### Data extract
────────────────

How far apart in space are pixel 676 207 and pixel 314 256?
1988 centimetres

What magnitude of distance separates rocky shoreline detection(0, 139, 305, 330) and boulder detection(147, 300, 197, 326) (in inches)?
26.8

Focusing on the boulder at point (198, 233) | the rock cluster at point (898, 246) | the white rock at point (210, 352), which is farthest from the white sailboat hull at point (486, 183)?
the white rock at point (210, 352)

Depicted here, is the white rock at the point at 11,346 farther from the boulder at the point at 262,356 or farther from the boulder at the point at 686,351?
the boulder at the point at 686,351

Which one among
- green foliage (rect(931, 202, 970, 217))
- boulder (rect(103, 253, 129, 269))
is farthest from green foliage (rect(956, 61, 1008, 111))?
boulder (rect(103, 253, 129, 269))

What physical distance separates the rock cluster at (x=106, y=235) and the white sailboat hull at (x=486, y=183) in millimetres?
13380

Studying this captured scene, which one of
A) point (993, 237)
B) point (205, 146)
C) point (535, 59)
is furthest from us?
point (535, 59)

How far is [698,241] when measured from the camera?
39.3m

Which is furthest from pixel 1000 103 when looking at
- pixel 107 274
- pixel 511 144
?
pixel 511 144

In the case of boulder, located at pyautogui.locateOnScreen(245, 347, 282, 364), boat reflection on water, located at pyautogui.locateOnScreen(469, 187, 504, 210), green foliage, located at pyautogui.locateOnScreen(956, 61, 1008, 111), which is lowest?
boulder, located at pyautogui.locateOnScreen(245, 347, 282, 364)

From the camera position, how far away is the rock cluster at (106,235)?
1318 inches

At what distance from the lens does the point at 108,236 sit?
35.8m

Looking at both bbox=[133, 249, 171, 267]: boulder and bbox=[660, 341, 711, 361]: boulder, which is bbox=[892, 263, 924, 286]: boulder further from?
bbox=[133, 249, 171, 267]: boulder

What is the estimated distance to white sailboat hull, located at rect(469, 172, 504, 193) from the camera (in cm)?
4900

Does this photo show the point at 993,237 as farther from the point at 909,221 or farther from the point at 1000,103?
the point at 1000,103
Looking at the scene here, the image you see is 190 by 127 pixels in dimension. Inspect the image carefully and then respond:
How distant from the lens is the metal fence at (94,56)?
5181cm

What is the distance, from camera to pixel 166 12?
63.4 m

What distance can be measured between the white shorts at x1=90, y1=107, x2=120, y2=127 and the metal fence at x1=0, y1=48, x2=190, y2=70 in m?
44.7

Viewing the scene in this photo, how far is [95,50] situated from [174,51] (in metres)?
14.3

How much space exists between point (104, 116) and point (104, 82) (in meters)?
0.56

────────────────

### Exercise
Using the data above, repeat every line exactly.

### Output below
How far apart in space are pixel 676 207 and pixel 314 256?
1988 centimetres

What magnitude of distance separates rocky shoreline detection(0, 139, 305, 330) and boulder detection(147, 300, 197, 326) (in inches)?
26.8

Focusing on the boulder at point (198, 233) | the rock cluster at point (898, 246) | the white rock at point (210, 352), which is farthest from the white sailboat hull at point (486, 183)?
the white rock at point (210, 352)

Depicted here, is the white rock at the point at 11,346 farther from the boulder at the point at 262,356 or farther from the boulder at the point at 686,351?
the boulder at the point at 686,351

Which one among
- green foliage (rect(931, 202, 970, 217))
- boulder (rect(103, 253, 129, 269))
is farthest from green foliage (rect(956, 61, 1008, 111))?
boulder (rect(103, 253, 129, 269))

What physical distance separates the rock cluster at (x=106, y=235) and the white sailboat hull at (x=486, y=183) in millimetres?
13380

Studying this captured scene, which one of
A) point (993, 237)
B) point (205, 146)
C) point (535, 59)
is furthest from us?
point (535, 59)

How far is [698,241] when measured from the camera?
39.3m

Which is furthest from pixel 1000 103 when looking at
- pixel 107 274
- pixel 511 144
?
pixel 511 144

In the case of boulder, located at pyautogui.locateOnScreen(245, 347, 282, 364), boat reflection on water, located at pyautogui.locateOnScreen(469, 187, 504, 210), green foliage, located at pyautogui.locateOnScreen(956, 61, 1008, 111), which is lowest?
boulder, located at pyautogui.locateOnScreen(245, 347, 282, 364)

From the camera position, how far away is the rock cluster at (106,235)?
1318 inches

At what distance from the lens does the point at 108,236 sit?
35.8m

Looking at both bbox=[133, 249, 171, 267]: boulder and bbox=[660, 341, 711, 361]: boulder, which is bbox=[892, 263, 924, 286]: boulder further from?
bbox=[133, 249, 171, 267]: boulder

What is the estimated distance to white sailboat hull, located at rect(469, 172, 504, 193) from the camera (in cm)?
4900

Does this photo show the point at 993,237 as farther from the point at 909,221 or farther from the point at 1000,103?
the point at 1000,103
Looking at the scene here, the image you see is 190 by 127 pixels in dimension. Inspect the image carefully and then respond:
How distant from the lens is the metal fence at (94,56)?
5181cm

What is the distance, from camera to pixel 166 12?
63.4 m

What distance can be measured between the white shorts at x1=90, y1=107, x2=120, y2=127 and the metal fence at x1=0, y1=48, x2=190, y2=70 in m?
44.7

Viewing the scene in this photo, how far is [95,50] situated from [174,51] (in metres)?
14.3

How much space exists between point (104, 116) and point (104, 82) (in meters)?
0.56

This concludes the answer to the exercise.